サーバーサイドエンジニアの田実です!
Yappliのコンテンツ管理画面はSPAで実装されています。フロントエンド・サーバーサイド間の通信方式として gRPC-Web を採用しており、ライブラリは improbable-eng/grpc-web を使っています。
improbable-eng/grpc-webを使ってgRPCサービスを呼び出す場合は以下のように記述します。
const client = grpc.client(HogeService.Create, { host: config.url, }); client.start(metadata); const req = new CreateRequest(); req.item = new Item(); client.send(req);
こちらのコードですが、実はProtocol Buffers(Protobuf)の構造が同じな他のリクエストオブジェクトに差し替えても正常に動きます。
const client = grpc.client(HogeService.Create, { host: config.url, }); client.start(metadata); const req = new UpdateRequest(); // ここをUpdateRequestに変更 req.item = new Item(); client.send(req);
CreateRequest, UpdateRequestはそれぞれ以下のような定義になっています。
message CreateRequest { Item item = 1; } message UpdateRequest { Item item = 1; }
Createのサービスに対してUpdateRequestのリクエストオブジェクトを指定しているので明らかに型が間違っているはずです。
実際の開発でもこんなやり取りがありました↓
本記事では、なぜこのような挙動になるのかをProtobufの仕様や improbable-eng/grpc-web
のコードを踏まえて紹介したいと思います!
Protocol Buffersの仕様について
Protobufはタグ番号と値の繰り返しによって表現されるシリアライゼーション形式で、イメージはこんな感じです。
[タグ番号(+ wire type)] + [値] + [タグ番号(+ wire type)] + [値] ...

**入力データ**
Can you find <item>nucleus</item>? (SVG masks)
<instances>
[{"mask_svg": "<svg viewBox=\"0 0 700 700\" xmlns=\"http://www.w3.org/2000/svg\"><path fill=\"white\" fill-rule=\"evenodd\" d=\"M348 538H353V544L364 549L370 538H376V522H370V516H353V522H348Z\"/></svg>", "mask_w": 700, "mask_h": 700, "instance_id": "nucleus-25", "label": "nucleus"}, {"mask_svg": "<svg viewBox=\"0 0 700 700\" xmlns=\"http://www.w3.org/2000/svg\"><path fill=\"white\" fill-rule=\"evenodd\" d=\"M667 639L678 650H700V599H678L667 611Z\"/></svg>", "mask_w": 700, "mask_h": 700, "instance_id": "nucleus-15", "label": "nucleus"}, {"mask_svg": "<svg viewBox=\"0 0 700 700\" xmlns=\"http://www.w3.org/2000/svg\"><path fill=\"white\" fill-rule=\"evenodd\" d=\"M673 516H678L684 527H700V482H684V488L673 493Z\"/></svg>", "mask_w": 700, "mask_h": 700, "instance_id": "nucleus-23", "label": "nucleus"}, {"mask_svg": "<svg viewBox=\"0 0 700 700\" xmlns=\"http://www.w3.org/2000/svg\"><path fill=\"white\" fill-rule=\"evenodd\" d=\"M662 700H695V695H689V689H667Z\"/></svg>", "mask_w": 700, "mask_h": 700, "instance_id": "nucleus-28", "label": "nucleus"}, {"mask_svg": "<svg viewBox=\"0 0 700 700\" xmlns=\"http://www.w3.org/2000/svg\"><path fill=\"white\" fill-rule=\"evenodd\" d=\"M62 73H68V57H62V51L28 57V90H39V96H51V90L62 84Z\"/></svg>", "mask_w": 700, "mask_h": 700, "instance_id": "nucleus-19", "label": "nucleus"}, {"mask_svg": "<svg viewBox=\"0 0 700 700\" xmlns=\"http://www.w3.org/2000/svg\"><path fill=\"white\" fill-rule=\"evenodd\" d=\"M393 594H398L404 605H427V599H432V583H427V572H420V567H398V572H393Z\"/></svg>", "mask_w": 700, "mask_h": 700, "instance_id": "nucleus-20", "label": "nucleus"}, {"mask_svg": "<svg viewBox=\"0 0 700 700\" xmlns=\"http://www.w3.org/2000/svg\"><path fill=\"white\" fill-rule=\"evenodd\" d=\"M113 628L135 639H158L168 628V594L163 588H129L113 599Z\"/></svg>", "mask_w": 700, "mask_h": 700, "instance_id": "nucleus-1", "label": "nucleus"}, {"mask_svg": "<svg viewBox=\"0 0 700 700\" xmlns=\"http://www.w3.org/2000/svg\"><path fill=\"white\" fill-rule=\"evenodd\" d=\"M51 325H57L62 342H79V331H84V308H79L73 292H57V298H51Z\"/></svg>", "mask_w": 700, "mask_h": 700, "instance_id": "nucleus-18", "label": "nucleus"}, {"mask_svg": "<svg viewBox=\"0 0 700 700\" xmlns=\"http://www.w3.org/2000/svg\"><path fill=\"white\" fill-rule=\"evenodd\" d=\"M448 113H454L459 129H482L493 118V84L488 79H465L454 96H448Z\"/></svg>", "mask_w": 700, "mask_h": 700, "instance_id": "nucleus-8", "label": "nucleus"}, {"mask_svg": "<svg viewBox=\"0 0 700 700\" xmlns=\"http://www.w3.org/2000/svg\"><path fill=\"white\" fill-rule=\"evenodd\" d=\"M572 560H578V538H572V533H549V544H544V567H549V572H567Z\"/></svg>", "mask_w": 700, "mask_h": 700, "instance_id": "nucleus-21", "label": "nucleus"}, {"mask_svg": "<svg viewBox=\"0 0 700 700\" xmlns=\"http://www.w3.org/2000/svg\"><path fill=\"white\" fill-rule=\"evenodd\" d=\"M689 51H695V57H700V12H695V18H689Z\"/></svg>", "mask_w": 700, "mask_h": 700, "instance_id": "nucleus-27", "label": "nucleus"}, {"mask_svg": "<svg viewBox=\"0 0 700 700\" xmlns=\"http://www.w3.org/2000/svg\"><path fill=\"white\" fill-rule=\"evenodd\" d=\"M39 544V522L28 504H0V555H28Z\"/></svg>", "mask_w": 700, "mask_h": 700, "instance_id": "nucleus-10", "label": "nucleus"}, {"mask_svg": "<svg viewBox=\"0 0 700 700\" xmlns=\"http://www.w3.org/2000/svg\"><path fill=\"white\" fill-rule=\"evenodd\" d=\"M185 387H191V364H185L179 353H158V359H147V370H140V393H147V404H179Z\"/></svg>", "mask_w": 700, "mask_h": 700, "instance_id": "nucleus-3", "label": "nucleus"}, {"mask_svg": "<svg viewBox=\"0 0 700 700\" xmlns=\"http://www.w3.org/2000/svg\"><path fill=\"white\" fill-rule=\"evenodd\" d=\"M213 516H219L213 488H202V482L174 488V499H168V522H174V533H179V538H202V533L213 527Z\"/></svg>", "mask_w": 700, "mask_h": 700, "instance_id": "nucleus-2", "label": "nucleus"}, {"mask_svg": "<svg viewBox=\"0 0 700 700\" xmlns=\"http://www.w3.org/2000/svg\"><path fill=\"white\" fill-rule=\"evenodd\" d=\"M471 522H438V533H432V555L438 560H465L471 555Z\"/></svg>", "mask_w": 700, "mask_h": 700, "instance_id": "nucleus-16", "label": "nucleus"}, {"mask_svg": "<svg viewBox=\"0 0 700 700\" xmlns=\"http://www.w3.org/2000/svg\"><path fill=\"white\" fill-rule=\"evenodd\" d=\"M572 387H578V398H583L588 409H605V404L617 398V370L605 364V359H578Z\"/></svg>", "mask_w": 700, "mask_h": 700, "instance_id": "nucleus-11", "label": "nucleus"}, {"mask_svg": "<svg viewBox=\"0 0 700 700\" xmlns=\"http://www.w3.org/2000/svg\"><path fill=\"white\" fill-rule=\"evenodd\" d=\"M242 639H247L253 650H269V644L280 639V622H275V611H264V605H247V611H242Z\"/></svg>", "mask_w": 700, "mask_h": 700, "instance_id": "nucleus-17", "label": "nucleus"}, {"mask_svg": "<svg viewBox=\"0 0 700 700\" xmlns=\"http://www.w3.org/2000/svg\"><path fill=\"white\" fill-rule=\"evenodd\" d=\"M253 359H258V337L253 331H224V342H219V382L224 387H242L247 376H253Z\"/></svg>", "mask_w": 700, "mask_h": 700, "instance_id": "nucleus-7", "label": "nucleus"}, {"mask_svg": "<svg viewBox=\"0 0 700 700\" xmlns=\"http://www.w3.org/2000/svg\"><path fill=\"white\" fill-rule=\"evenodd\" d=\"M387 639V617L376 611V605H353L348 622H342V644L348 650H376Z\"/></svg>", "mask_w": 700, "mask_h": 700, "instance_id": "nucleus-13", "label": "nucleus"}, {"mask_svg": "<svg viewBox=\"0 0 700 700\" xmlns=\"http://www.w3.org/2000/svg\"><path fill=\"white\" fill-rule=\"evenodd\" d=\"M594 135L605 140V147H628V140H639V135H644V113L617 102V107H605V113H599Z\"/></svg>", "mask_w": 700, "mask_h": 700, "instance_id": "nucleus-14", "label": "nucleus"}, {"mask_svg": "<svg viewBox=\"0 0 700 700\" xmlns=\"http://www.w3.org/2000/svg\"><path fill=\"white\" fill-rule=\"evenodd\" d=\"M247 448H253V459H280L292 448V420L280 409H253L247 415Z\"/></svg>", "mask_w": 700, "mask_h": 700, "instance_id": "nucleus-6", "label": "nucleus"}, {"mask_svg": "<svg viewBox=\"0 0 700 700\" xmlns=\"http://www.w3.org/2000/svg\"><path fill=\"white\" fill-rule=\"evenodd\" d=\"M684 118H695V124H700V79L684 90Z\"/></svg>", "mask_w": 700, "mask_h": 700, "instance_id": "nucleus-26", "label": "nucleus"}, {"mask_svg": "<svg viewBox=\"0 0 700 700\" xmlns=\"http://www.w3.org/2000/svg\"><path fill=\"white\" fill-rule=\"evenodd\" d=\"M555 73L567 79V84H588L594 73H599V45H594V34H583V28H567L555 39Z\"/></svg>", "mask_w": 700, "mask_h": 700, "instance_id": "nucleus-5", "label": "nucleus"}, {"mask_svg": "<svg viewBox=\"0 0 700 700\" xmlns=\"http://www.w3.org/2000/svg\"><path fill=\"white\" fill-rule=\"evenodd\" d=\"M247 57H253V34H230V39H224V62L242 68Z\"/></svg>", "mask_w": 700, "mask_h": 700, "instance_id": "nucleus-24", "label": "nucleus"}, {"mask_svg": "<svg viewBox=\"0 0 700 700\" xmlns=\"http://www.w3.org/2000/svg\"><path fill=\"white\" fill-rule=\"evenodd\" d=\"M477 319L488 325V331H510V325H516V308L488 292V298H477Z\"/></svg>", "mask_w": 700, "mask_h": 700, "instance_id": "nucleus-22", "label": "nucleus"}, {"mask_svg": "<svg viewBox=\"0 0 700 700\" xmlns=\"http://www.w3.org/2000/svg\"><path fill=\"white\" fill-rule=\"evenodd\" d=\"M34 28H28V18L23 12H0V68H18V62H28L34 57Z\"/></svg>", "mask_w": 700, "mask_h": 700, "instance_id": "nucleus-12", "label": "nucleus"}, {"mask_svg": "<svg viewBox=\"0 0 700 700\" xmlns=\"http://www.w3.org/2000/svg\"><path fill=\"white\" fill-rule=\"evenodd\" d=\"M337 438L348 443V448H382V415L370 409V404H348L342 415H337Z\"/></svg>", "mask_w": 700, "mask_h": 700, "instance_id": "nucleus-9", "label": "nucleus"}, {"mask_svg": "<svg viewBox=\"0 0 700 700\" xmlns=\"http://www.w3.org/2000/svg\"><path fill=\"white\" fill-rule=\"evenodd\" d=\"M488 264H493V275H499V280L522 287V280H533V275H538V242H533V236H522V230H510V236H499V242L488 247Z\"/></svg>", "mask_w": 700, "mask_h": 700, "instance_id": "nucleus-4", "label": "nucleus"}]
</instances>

**やること**
**A.** 本文の内容を2文でまとめてください。
**B.** 本文の「サーバーサイドエンジニアの田実です!」から「のような定義になっています。」までを、「フロントエンド」を「クライアント」に直して書き出してください。

**回答**
**A.** Yappliのコンテンツ管理画面はSPAで、フロントエンドとサーバーサイドの通信にはgRPC-Webを採用し、ライブラリにimprobable-eng/grpc-webを使っている。このライブラリでgRPCサービスを呼ぶコードは、Protobufの構造が同じ別のリクエストオブジェクトに差し替えても正常に動くため、本記事ではその理由をProtobufの仕様やライブラリのコードをもとに紹介する。

**B.**
サーバーサイドエンジニアの田実です!
Yappliのコンテンツ管理画面はSPAで実装されています。クライアント・サーバーサイド間の通信方式として gRPC-Web を採用しており、ライブラリは improbable-eng/grpc-web を使っています。
improbable-eng/grpc-webを使ってgRPCサービスを呼び出す場合は以下のように記述します。
const client = grpc.client(HogeService.Create, { host: config.url, }); client.start(metadata); const req = new CreateRequest(); req.item = new Item(); client.send(req);
こちらのコードですが、実はProtocol Buffers(Protobuf)の構造が同じな他のリクエストオブジェクトに差し替えても正常に動きます。
const client = grpc.client(HogeService.Create, { host: config.url, }); client.start(metadata); const req = new UpdateRequest(); // ここをUpdateRequestに変更 req.item = new Item(); client.send(req);
CreateRequest, UpdateRequestはそれぞれ以下のような定義になっています。